The largest software development organizations in the world make heavy use of microservices (or service-oriented architectures) - one kind of modularity that allows organizations with thousands of developers to be productive.

Our options today create a great hurdle for modularization refactoring work

Beyond classes and objects, the most common mechanisms to achieve modularity are libraries (running within the application process and services (running outside of the application process as standalone applications). These kinds of modularity create “perfect isolation.” Perfect in the sense that the functionality of these libraries and services verifiable in isolation.

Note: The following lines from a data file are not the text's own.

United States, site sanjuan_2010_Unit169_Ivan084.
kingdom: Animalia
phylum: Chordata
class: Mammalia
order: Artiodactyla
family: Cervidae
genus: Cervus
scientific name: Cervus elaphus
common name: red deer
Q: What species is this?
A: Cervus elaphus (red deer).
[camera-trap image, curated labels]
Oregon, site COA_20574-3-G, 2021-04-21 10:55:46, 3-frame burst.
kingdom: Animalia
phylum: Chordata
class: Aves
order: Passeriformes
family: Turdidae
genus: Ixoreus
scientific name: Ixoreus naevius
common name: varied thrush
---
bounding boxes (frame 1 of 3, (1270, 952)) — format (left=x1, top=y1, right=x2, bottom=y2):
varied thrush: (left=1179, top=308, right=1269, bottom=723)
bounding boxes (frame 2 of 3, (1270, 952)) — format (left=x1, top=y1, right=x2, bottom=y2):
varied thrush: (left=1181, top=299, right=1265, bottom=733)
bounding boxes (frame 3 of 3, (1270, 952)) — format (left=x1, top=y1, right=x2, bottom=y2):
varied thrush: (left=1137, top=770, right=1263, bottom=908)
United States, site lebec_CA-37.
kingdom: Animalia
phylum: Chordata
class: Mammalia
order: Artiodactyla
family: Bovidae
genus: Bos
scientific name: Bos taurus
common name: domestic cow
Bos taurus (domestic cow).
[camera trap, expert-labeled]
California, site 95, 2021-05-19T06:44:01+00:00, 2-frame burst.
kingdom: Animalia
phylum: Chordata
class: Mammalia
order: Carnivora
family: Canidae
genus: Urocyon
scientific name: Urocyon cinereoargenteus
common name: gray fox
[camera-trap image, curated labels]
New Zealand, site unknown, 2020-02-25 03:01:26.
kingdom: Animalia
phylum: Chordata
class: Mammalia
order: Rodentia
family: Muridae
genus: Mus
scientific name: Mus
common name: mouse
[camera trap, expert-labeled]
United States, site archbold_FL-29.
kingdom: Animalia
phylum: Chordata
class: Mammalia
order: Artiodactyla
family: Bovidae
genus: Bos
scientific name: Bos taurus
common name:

From the perspective of refactoring towards libraries or services, the perfect isolation property poses a problem: The extraction refactoring needs to create “perfect” isolation, too. That is a daunting proposition for apps that have developed into “balls of mud” (lets say because of an over-eager object-relational-mapper layer - read: basically every Rails app in the world) - things are simply too entangled for this process to be easy.

Gradual Modularity removes the modularization refactoring hurdle

Gradual Modularity removes the need for perfect isolation. Take two parts (let’s call them packages) of an application that we’d like to modularize:

Only partially known dependencies? Only partially defined public APIs? Some usage of private code? Partially clobbered namespaces? Only partially separate databases? All of this doesn't work with services or libraries. It is totally fine with gradual modularity.

For each package we can define and lock in the level of isolation that we’d like to achieve for the moment. Depending on the level, violations are allowed. Violations don’t break the app, instead they are recorded in todo-lists that are checked in with the code.

Gradual Modularity, through allowing partial, leveled isolation and todo-lists for outstanding isolation work, gives developers a toolset to confidently and iteratively refactor towards a perfectly modularized system.